Une étude élaborée par le FTDS en collaboration avec l’organisation « Avocats sans Frontières » et l’association d’études juridiques sur l’immigration, publiée en 2022, a indiqué que l’un des premiers obstacles devant les Tunisiens tout au long du processus migratoire en Italie est souvent lié à l’absence d’informations claires : 89% des personnes interrogées et détenus dans un Centre de Permanence pour le Rapatriement (CPR) n’ont pas été informés des motifs de leur détention ; 80% ne se voient délivrer aucun document par les autorités italiennes lors de leur rapatriement ; 70% déclarent n’avoir pas reçu des informations sur la protection internationale.
L’étude mentionne de ce fait que « la difficulté d’accéder à l’information est devenue une pratique courante, et ce, pour empêcher les migrants de faire valoir leurs droits et ainsi accélérer les mesures de rapatriement, d’après la même étude.
Dans une déclaration, des associations et organisations italiennes à l’instar du « Comité Vérité et Justice pour Wissem », affirme que la mort de Wissem Ben Abdellatif témoigne de « l’urgence de désinstaller les Centres de permanence pour le rapatriement et de sanctionner les traitements inhumains infligés aux migrants ».
Accords et protocoles d’entente
Le Forum tunisien pour les droits économiques et sociaux estime, que le rapatriement forcé et massif de migrants tunisiens est « une atteinte grave à la dignité des Tunisiens ». Pour lui, c’est le résultat des politiques menées depuis des années et qui portent atteinte aux droits et la dignité des migrants tunisiens, et ce, sur la base d’accords et de protocoles d’entente « injustes qui ne respectent ni les lois ni les conventions internationales et régionales ».
Le FTDES a indiqué avoir porté intenté, en 2018, en collaboration avec la société civile en Italie, un procès en justice (devant la Cour européenne des droits de l’homme) contre le gouvernement italien, au nom d’un groupe de migrants tunisiens en situation irrégulière. La Cour a statué le 30 mars 2023 en faveur de quatre d’entre eux, leur accordant une indemnisation « sur la base de leurs témoignages sur les conditions inhumaines qu’ils ont subies à Lampedusa et dans les centres de rétention ».
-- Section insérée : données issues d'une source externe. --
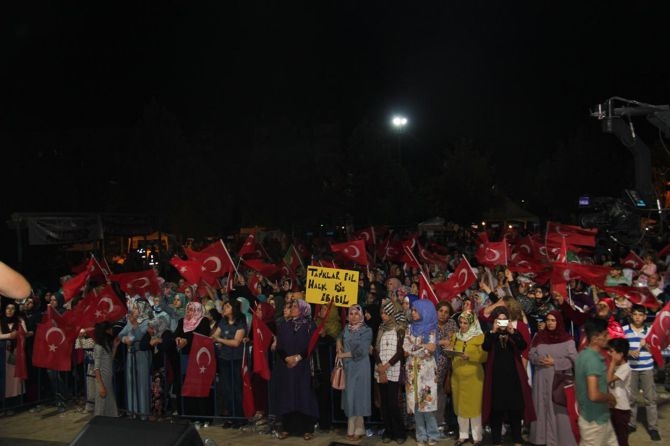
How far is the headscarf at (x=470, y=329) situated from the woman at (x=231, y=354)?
2983 mm

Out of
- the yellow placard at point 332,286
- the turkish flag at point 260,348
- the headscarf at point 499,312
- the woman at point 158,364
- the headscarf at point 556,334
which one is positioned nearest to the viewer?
the headscarf at point 556,334

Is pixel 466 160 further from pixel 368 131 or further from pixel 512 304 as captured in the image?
pixel 512 304

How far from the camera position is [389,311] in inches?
318

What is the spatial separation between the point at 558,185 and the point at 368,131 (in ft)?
51.0

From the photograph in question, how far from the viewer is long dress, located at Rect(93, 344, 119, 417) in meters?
9.13

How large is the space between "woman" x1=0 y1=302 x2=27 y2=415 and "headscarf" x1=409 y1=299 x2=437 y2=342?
21.5 ft

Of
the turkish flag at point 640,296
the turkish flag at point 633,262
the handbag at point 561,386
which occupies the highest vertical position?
the turkish flag at point 633,262

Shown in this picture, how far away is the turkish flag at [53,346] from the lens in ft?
32.7

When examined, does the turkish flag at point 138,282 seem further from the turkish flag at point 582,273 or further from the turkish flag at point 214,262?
the turkish flag at point 582,273

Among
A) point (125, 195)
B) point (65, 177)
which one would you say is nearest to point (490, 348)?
point (65, 177)

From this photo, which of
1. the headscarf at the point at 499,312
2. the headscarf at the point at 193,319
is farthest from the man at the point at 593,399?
the headscarf at the point at 193,319

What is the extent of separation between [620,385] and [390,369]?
2.68 meters

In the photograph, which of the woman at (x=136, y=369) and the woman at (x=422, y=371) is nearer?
the woman at (x=422, y=371)

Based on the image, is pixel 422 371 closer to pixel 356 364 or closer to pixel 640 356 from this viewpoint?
pixel 356 364
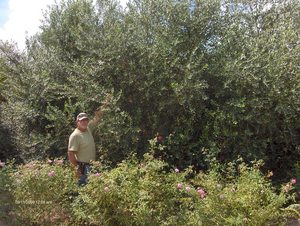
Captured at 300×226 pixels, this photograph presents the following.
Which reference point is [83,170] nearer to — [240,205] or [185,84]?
[185,84]

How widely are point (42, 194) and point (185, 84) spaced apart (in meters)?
2.68

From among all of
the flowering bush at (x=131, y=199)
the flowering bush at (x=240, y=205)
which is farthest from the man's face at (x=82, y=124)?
the flowering bush at (x=240, y=205)

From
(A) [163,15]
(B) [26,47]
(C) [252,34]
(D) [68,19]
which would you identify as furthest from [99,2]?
(C) [252,34]

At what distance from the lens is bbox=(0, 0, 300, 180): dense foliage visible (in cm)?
672

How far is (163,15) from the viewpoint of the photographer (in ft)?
23.7

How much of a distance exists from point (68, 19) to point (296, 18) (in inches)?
183

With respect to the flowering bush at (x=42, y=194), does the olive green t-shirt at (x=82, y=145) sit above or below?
above

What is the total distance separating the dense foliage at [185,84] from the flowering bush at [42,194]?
1.61m

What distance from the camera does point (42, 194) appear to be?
533 cm

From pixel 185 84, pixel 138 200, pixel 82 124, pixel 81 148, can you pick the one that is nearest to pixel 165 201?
pixel 138 200

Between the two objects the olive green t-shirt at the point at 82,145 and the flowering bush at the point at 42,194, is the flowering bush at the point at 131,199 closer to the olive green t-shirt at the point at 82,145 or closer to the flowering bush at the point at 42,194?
the flowering bush at the point at 42,194

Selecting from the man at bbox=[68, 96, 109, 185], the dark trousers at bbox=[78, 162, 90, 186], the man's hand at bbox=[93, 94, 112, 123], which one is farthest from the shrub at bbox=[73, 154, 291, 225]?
the man's hand at bbox=[93, 94, 112, 123]

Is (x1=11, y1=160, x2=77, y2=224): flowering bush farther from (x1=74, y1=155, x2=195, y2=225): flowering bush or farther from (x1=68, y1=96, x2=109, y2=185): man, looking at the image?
(x1=68, y1=96, x2=109, y2=185): man

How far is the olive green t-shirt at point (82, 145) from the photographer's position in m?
6.17
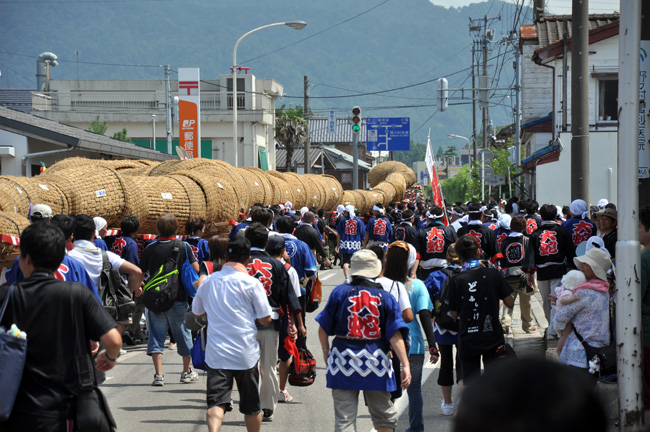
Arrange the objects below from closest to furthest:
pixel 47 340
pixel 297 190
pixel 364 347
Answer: pixel 47 340 < pixel 364 347 < pixel 297 190

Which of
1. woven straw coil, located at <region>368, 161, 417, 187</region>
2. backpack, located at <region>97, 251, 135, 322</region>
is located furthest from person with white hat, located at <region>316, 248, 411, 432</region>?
woven straw coil, located at <region>368, 161, 417, 187</region>

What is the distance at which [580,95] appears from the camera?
1229cm

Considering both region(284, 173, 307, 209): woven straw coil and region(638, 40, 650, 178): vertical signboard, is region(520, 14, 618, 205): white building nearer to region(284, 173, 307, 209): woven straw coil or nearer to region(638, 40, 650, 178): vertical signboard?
region(284, 173, 307, 209): woven straw coil

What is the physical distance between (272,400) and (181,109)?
20.7 meters

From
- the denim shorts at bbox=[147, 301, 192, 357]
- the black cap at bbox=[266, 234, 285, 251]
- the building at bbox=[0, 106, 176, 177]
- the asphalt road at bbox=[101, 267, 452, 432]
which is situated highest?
the building at bbox=[0, 106, 176, 177]

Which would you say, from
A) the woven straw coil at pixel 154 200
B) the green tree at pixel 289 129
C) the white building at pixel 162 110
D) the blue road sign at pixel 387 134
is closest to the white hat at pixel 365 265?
the woven straw coil at pixel 154 200

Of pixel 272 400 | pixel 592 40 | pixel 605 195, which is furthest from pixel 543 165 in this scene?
pixel 272 400

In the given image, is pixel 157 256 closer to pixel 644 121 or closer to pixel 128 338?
pixel 128 338

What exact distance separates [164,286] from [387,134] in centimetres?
4233

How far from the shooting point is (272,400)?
293 inches

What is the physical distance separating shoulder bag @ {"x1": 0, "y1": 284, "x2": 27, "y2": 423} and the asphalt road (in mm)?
3407

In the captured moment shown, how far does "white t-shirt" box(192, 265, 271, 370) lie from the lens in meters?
6.13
« Mesures diplomatiques nécessaires »
Des organisations et associations actives et engagées sur les questions migratoires ont appelé à prendre des « mesures diplomatiques nécessaires » et à « ouvrir des canaux de dialogue avec les pays européens concernés », afin de protéger les droits des Tunisiens à l’étranger, conformément aux lois et conventions internationales garantissant le droit à la libre circulation. La question ne concerne pas uniquement les migrants en situation irrégulière, mais également ceux dont la situation est en cours de régularisation.
La Ligue tunisienne de défense des droits de l’Homme (LTDH) a, dans une déclaration publiée jeudi dernier, exhorté les autorités à fournir un soutien juridique et judiciaire aux migrants tunisiens menacés de rapatriement forcé, et à revoir les accords bilatéraux et multilatéraux signés par l’État tunisien, dans le respect de la souveraineté nationale, de la Constitution, et des principes du droit international humanitaire, qui garantissent le droit à la mobilité et le libre choix du lieu de résidence.
La Ligue a également appelé les pays européens à respecter les droits humains, les conventions et traités internationaux, ainsi que la dignité humaine, et à mettre fin aux traitements inhumains, illégaux et racistes des migrants. Elle a affirmé que la défense de la dignité humaine et la protection contre toutes formes d’agression et de discrimination relèvent non seulement d’une responsabilité légale, mais aussi d’un devoir moral et humain.